§ ASSIGNMENT
In the passage on protein diversity, what upper limit is given for adsorptive losses caused by poor sample handling?

Proteins are wonderfully diverse! Their physicochemical diversity is essential to animating life, to performing the myriad functions necessary to process energy, nutrients and information in living systems. The physicochemical diversity of proteins also poses challenges to proteomic analysis. Different amino acid sequences can adsorb to various surfaces, thus resulting in losses, reduced sensitivity and even biases in protein sequence coverage. These problems may be especially severe with small samples, such as single cells and were among the challenges that we described in a 2018 perspective highlighting challenges and opportunities for single-cell proteomics.
Despite the potential for adsorptive losses, the degree to which such losses affect single-cell proteomics is not commonly quantified. The upper limit, corresponding to poor sample handling, is trivially 100% loss. It is more interesting to consider the lower limit: How much is lost when minute amounts of proteins and peptides are carefully handled as part of proteomic analysis?

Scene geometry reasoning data
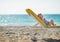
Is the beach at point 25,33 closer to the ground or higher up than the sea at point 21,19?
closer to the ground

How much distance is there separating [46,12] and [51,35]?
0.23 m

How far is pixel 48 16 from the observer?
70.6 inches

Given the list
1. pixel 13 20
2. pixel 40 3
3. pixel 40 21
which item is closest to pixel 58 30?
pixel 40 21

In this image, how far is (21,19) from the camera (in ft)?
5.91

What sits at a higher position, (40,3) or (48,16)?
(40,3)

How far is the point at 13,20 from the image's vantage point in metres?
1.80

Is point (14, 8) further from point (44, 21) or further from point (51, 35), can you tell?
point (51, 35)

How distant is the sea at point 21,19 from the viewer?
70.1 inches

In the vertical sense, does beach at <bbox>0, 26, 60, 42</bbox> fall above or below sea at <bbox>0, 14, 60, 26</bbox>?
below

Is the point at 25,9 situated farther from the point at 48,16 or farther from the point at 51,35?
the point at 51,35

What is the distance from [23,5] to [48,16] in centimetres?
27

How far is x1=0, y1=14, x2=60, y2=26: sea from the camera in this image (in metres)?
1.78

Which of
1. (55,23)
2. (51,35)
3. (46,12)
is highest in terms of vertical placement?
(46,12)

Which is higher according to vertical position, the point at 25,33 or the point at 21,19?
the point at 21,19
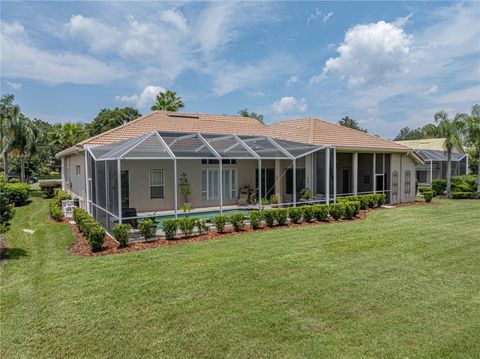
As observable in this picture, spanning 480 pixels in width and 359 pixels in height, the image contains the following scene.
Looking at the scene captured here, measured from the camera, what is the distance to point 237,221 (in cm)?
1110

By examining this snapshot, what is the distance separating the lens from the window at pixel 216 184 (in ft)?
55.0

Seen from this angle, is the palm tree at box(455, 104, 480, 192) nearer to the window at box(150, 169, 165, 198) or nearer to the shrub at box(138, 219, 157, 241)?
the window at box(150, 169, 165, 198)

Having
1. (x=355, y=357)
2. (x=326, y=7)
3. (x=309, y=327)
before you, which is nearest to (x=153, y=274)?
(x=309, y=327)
==
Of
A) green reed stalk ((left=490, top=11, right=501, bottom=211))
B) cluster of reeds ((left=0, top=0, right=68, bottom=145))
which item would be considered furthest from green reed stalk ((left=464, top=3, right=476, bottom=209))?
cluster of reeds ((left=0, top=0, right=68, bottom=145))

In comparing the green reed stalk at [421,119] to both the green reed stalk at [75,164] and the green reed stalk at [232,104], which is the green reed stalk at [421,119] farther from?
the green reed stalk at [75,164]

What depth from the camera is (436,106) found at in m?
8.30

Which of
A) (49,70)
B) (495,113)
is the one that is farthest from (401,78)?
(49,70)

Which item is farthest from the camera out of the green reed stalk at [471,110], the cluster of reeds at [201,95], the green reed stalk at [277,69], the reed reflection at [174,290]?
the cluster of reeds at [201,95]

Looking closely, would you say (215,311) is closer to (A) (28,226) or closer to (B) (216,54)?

§ EXERCISE RESULT
100% loss.